Requirement
Render the material in the stretch from the line containing "Out of these" through the line containing "3. the point at 34,45" as a two-column CSV with the header input,output, giving one row for each text and its answer. Put each text and each answer in a single quoted field, with line breaks replaced by spaces.

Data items

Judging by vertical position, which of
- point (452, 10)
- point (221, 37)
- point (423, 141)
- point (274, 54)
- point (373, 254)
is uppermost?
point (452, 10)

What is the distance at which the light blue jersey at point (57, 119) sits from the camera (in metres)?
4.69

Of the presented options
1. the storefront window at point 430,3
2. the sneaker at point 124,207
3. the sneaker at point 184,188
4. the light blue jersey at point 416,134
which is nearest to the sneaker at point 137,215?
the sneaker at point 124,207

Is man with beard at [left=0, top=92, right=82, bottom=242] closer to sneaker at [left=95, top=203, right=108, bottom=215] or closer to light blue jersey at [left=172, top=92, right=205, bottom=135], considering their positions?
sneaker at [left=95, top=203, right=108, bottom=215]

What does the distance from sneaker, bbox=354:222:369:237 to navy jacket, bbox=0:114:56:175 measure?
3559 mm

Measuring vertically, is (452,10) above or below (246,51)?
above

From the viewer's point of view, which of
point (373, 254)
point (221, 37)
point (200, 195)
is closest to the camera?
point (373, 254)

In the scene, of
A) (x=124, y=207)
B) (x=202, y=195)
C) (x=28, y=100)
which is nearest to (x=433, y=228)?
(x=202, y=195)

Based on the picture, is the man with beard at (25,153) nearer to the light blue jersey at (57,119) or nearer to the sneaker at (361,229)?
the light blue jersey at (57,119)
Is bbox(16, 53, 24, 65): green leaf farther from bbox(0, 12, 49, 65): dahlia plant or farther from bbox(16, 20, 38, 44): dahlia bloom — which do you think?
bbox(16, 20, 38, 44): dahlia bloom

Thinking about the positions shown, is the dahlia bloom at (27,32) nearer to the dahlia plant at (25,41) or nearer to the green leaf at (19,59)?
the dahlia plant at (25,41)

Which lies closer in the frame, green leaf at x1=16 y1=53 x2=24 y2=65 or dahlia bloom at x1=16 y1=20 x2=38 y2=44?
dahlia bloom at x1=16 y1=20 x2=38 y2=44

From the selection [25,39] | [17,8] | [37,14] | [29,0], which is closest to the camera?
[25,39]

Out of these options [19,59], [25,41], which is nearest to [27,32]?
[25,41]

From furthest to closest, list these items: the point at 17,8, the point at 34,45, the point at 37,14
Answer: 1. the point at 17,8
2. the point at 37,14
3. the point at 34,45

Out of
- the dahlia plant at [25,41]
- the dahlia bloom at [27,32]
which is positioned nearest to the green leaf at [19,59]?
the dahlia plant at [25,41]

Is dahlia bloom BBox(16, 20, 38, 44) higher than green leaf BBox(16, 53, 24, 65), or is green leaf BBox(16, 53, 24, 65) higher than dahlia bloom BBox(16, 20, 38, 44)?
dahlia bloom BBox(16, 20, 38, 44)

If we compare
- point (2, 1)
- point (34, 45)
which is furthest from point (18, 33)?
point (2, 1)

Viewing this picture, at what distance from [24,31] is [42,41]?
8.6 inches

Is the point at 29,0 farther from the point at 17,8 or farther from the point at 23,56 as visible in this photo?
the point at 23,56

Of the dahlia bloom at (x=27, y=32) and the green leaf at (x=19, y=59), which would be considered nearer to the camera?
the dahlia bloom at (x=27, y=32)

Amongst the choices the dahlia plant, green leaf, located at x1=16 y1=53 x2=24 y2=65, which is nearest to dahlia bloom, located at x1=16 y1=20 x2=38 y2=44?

Finished exercise
input,output
"Out of these options [19,59], [25,41], which is nearest to [27,32]?","[25,41]"
"From furthest to closest, list these items: the point at 17,8, the point at 34,45, the point at 37,14 Answer:","1. the point at 17,8 2. the point at 37,14 3. the point at 34,45"